Más confuso resulta el lenguaje, algo paradójico cuando el castellano está por delante del inglés. Siempre queda el recurso de los subtítulos para sordos.
Carisma con defectos
Otro aspecto ejemplar es el equilibrio moral. Al contrario que en «El Padrino» (la inspiración real es «Uno de los nuestros», desde la voz en «off»), el público no desea la victoria del protagonista. El punto de vista de los captores ayuda a evitar la idealización. El carisma no se esconde, pero tampoco los defectos: crueldad infinita, ego sin medida, un hijo zangolotino, incapacidad de encajar las críticas, necesidad de adoración constante y fidelidad insana… Sus ayudantes, por otro lado, carecen de glamur. El propio Pablo viste de saldo ochentero. Tampoco se llega al otro extremo, el distanciamiento gélido de «Gomorra» y sus mafiosos de extrarradio.

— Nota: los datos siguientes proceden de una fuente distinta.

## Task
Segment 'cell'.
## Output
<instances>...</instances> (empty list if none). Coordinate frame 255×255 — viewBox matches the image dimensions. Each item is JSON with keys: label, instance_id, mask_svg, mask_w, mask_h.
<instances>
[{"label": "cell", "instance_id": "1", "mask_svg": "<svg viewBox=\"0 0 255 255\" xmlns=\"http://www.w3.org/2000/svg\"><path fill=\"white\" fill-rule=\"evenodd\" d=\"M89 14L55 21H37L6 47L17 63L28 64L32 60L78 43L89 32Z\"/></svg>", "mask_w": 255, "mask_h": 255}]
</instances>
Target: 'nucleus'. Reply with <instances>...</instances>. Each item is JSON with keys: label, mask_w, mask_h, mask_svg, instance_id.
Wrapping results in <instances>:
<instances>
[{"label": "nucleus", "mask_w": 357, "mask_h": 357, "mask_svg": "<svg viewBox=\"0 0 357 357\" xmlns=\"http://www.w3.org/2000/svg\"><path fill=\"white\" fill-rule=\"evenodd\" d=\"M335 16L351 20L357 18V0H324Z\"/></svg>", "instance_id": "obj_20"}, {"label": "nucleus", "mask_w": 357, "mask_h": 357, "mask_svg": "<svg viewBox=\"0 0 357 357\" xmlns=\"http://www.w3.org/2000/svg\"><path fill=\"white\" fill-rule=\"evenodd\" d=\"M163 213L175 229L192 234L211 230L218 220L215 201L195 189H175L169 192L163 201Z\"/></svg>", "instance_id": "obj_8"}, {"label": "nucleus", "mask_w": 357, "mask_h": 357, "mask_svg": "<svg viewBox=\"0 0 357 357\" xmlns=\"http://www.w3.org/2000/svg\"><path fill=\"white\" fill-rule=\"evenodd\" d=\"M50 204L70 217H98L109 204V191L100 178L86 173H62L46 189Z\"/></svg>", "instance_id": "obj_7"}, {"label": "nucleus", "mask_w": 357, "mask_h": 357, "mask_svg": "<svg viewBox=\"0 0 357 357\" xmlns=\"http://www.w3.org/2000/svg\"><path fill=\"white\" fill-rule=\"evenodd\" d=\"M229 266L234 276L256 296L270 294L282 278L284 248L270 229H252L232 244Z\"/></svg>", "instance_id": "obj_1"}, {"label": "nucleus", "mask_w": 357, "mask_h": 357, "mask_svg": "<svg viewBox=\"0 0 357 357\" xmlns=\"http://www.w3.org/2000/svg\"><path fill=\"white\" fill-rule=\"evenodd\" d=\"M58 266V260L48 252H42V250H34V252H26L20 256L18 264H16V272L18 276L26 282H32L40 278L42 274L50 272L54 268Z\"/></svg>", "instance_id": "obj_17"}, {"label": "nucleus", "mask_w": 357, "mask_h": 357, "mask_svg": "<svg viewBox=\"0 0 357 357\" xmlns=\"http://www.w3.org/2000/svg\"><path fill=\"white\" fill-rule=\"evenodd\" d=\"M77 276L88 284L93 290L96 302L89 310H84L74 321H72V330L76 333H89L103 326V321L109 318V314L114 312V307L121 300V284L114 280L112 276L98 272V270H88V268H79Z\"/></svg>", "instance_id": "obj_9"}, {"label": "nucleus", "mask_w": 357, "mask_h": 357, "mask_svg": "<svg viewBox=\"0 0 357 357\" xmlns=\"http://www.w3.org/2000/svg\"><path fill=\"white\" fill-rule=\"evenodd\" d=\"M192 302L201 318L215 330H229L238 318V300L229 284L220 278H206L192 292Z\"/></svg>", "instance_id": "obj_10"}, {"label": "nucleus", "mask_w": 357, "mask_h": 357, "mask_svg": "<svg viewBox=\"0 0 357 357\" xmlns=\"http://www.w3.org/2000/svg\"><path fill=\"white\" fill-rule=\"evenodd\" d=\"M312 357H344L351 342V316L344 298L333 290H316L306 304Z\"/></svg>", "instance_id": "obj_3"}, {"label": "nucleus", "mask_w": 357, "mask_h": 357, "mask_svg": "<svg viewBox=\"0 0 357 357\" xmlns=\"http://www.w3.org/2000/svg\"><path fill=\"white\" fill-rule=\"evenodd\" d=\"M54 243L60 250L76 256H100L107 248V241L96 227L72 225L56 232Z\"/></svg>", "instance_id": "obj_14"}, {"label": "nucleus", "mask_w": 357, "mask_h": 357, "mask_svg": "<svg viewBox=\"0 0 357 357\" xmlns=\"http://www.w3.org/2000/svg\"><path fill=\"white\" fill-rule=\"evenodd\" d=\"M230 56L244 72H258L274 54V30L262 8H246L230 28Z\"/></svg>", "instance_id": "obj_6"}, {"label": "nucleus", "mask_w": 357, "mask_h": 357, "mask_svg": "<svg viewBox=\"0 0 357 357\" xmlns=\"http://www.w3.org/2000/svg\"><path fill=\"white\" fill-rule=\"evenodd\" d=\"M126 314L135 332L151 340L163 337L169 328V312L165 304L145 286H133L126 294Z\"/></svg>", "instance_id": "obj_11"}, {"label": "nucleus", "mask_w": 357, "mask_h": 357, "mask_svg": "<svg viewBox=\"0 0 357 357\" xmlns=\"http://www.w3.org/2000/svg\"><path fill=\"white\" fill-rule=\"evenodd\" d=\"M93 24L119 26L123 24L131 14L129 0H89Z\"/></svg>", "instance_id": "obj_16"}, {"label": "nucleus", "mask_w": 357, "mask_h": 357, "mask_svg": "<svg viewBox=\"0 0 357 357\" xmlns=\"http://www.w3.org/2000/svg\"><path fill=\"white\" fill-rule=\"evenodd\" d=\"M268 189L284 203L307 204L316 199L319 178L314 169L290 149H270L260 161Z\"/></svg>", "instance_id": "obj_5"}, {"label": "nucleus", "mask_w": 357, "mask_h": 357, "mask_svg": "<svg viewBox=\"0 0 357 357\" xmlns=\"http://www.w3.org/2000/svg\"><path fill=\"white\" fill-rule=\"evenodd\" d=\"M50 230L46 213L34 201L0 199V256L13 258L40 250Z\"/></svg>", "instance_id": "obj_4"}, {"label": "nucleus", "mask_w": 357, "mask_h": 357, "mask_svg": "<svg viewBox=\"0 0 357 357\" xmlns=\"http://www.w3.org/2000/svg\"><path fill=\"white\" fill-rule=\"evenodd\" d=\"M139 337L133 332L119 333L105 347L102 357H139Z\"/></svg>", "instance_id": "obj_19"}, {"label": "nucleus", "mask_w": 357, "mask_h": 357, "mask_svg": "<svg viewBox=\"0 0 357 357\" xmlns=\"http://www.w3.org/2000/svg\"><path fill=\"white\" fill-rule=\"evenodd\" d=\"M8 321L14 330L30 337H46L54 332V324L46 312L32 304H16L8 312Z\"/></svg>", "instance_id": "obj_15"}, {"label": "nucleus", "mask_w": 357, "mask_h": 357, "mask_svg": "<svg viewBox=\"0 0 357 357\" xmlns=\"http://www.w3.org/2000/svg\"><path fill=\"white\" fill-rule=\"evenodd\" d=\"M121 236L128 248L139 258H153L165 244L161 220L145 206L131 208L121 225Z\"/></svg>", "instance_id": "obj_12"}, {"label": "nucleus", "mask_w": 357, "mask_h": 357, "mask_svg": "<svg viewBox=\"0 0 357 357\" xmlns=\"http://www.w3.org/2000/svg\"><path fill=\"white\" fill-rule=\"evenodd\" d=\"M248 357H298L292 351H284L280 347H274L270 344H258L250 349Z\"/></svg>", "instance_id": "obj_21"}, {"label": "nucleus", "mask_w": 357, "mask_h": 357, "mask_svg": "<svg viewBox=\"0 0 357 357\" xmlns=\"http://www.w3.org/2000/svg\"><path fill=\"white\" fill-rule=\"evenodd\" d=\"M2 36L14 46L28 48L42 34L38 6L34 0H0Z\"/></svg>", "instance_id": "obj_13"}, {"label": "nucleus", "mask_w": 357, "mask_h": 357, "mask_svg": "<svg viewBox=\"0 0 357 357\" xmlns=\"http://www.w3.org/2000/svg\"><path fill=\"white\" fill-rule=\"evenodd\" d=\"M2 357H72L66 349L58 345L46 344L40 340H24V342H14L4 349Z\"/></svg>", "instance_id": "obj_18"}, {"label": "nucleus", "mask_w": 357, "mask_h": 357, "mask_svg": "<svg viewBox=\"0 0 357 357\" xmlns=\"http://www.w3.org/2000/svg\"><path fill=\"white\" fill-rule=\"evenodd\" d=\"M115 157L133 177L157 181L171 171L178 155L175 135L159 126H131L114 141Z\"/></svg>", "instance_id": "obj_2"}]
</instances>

En el otro lado, los apuntes de alta política no son implacables. Las tentaciones del poder, el patriotismo como alfombra, los manejos maquiavélicos de la CIA, las guerras sucias y la corrupción comprensible de quien se sabe carne de cañón. No es preciso ni cursar denuncia. La serie de Carlo Bernard, Chris Brancato, Doug Miro, José Padilha y tantos otros es un prontuario sutil de virtudes que abarca todos los campos. Incluso el de fútbol. El aficionado sonreirá al ver la parada de escorpión de Higuita o recordará estremecido el asesinato del otro Escobar, Andrés, quien al contrario que nuestro Iniesta metió un gol en propia puerta, justo contra Estados Unidos. Uno más al que se le llegó la noche antes de tiempo.